_What to work on_.
1. In the excerpt on sol-gel coatings, translate this sentence into Spanish: "Step (iii) comprises the production of the glass-ceramic colored sol-gel coatings."
2. According to the excerpt on sol-gel coatings, what is the dilute solution blended into the mixture as a third component usually?
3. From the excerpt on sol-gel coatings, repeat the passage starting with "Step (ii) of" and going on through "period of 1-4 hr.".
[BEGIN Excerpt to read]
The aqueous solution preferably has a pH of less than 7, and preferably less than 4. This can be achieved in that the aqueous solution contains at least one acid. In a preferred method, at least one of the complexing agents and/or at least one of the oxidizing agents is at least partially added to the solution in the form of an acid.

Step (ii) of the treatment according to present invention takes place according to a preferred embodiment in an aqueous solution having a maximum temperature of approximately 70° C. More preferably, the treatment takes place in an aqueous solution at a temperature between room temperature and 60° C. The chemical treatment in a aqueous solution is preferably conducted over a period of at least 60 min; for example, the chemical treatment with an aqueous solution can be conducted over a period of 1-4 hr.

Following the treatment with an aqueous passivating solution, the workpiece is rinsed with water, preferably deionized water, in order to remove the passivating solution, and dried before the workpiece is subjected to the treatment according to step (iii).

Step (iii) comprises the production of the glass-ceramic colored sol-gel coatings.

Sol-gel coatings are generally composed of two reaction components that are mixed in a fixed ratio shortly before processing. Finally, a dilute solution, usually an alcohol, is blended into this mixture as a third component. The concentration of the reaction mixture and the viscosity of the finished reaction batch are adjusted by means of the dilute solution.

It is obvious to the person skilled in the art that the sol-gel is first applied in the form of a liquid sol containing suspended colloidal particles, which is then converted into a gel, and after thermal curing, forms a solid, hard covering layer. Therefore, when the wording “application of the sol-gel coating” or “thermal curing of the sol-gel coating” is used, the person skilled in the art knows what state of the sol-gel system this refers to.

The sol-gel is preferably a silica sol based on silanes that are dissolved in solvents, wherein the silica sol also preferably contains one or a plurality of further sol-forming elements , preferably one or a plurality of elements from the group composed of Al, Ti, Zr, Mg, Ca and Zn, wherein these elements replace the Si atoms in the colloidal structures. Preferred sol-gel coatings/sol-gel paints are described in EP2145980. Particular reference is made here to the sol-gel coatings described in EP2145980 and the method for their use.

The starting compounds for forming the preferred sols, and ultimately the sol-gel coating, are preferably hydrolyzable silanes of the formula SiR4, wherein the 4 radicals R 2-4 comprise hydrolyzable OR′ and 0-2 non-hydrolyzable radicals R″. The starting silanes can thus be represented as Si(OR′)_4-nR″_n, where n=0, 1, or 2. If additional sol-forming elements such as those just described are used, corresponding compounds such as AlR₃, etc. are to be selected as starting compounds according to the valences of the respective elements.
[END Excerpt to read]
[BEGIN Data provided]
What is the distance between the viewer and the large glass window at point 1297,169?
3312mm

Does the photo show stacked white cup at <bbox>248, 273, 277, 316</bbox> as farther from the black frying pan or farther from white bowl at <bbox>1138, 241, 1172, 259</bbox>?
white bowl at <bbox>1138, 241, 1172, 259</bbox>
[END Data provided]
_Answers per task_.
1. El paso (iii) comprende la producción de los recubrimientos sol-gel coloreados de vitrocerámica.

2. It is usually an alcohol.

3.
Step (ii) of the treatment according to present invention takes place according to a preferred embodiment in an aqueous solution having a maximum temperature of approximately 70° C. More preferably, the treatment takes place in an aqueous solution at a temperature between room temperature and 60° C. The chemical treatment in a aqueous solution is preferably conducted over a period of at least 60 min; for example, the chemical treatment with an aqueous solution can be conducted over a period of 1-4 hr.